The news on the batted-ball front isn’t all bad, though. Colon’s ground ball and fly ball rates are right in line with his averages from recent years, and he’s actually allowing a greater percentage of softly hit balls than he did in 2014. Looking at pitchers over 40 who threw at least 100 innings since 2002—the first year for which Fangraphs has strike percentage data —we see four pitchers who succeeded while living in the strike zone as often as Colon does. Those four are Randy Johnson, Greg Maddux, Curt Schilling, and Terry Mulholland. All but Mulholland were about league-average or better. It’s a terribly small sample size, though, and none of those pitchers relied nearly as heavily on their fastballs as Colon does.

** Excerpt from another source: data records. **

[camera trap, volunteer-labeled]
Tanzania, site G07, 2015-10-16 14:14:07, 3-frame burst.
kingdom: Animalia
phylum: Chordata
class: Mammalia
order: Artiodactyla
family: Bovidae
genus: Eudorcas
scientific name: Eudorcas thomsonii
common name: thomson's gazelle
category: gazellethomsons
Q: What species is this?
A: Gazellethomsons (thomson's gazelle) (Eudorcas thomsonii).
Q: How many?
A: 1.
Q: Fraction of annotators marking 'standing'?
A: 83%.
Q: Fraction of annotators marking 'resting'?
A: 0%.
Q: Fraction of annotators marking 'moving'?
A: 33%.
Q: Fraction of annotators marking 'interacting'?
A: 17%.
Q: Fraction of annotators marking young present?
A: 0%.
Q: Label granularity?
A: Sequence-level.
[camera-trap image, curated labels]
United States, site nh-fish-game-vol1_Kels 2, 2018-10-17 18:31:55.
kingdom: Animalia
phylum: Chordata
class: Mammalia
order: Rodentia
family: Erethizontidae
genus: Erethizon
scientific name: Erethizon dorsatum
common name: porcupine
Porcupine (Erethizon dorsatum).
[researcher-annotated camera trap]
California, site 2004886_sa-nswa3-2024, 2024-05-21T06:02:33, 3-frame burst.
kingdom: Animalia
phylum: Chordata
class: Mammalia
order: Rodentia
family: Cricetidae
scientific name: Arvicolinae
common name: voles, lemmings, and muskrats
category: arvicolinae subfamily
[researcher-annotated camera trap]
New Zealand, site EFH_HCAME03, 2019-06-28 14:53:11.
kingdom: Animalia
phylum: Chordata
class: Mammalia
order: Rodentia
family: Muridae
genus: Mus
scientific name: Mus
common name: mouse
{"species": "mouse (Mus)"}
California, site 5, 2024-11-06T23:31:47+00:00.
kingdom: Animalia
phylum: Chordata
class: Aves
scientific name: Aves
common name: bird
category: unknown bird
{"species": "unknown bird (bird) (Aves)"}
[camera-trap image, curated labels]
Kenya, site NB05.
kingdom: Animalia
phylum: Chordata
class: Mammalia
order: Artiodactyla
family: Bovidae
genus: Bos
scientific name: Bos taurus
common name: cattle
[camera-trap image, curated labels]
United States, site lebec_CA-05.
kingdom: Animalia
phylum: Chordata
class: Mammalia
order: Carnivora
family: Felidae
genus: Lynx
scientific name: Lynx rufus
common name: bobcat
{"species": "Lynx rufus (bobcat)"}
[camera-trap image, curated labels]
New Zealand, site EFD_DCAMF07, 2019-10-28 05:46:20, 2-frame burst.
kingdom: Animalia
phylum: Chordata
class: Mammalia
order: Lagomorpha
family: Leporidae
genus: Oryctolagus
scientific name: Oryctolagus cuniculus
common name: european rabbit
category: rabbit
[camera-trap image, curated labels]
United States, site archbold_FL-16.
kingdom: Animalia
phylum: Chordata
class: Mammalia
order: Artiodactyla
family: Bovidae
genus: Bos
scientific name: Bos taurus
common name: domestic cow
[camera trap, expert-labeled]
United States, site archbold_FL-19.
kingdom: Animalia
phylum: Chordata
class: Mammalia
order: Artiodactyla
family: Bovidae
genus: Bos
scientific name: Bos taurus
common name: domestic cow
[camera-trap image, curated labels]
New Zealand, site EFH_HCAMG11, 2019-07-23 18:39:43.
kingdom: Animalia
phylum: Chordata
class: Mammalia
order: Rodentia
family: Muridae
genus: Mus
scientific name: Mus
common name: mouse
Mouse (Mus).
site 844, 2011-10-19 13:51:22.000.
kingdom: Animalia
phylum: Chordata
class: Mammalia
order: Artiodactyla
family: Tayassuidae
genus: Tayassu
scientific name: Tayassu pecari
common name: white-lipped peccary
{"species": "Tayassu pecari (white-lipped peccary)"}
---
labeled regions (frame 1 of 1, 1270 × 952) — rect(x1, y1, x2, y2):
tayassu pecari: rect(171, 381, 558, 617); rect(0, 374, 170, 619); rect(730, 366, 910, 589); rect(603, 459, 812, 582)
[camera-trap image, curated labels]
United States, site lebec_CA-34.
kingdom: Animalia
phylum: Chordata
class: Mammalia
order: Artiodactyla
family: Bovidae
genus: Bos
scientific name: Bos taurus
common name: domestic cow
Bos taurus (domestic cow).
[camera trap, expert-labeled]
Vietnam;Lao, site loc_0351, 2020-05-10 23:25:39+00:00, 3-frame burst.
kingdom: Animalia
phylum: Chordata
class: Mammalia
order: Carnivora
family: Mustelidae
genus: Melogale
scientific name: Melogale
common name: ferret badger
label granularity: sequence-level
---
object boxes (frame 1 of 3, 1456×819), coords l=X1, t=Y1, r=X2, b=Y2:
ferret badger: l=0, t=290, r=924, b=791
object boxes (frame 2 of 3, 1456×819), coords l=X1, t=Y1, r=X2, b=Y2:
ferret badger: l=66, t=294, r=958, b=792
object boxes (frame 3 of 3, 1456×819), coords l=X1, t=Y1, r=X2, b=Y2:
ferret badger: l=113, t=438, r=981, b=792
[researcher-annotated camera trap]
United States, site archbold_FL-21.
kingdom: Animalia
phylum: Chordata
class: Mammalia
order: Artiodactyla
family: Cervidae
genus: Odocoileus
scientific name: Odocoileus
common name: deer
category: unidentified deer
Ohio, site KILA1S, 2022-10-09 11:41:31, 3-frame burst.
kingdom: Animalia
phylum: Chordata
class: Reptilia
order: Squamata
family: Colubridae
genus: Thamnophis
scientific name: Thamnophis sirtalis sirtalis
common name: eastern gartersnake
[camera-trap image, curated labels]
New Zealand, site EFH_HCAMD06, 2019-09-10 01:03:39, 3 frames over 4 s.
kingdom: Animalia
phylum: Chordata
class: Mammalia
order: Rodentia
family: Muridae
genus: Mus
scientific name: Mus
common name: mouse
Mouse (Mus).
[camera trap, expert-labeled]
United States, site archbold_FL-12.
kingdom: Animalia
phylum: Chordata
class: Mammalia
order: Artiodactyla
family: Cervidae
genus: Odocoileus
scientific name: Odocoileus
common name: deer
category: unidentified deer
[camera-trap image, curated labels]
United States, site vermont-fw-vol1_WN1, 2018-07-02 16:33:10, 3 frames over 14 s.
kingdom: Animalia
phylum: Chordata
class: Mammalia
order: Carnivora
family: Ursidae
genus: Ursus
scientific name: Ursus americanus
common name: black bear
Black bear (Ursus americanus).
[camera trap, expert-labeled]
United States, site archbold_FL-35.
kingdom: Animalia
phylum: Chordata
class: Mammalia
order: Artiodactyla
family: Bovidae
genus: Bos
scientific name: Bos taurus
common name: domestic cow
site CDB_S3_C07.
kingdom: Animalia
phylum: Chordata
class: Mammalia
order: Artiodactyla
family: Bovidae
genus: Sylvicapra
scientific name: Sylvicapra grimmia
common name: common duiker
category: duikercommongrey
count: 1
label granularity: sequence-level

More telling from the data set of starters over 40 years old is that most of them were very good until becoming very bad very quickly. The Giants’ Jeff Fassero’s ERA jumped from 4.05 ERA to 7.08 in his last year, David Wells’s from 4.42 to 5.43, Randy Johnson’s from 3.91 to 4.88, and Kenny Rogers’s from 4.43 to 5.70. Jamie Moyer and Tom Glavine similarly experienced sudden spikes in ERA, followed shortly thereafter by exits from Major League Baseball. There’s some obvious selection bias there, but the lesson still holds: old pitchers can fall off fast.
Bartolo Colon has not been the same pitcher since the second half of last year. Entering Wednesday’s start, he sported a 4.60 ERA and an opponents’ batting average of .285 over the last 365 days. Colon proved on Wednesday that he hasn’t reached the station, but he might be running low on gas. We'll see how he fares tonight against the World Champion Giants.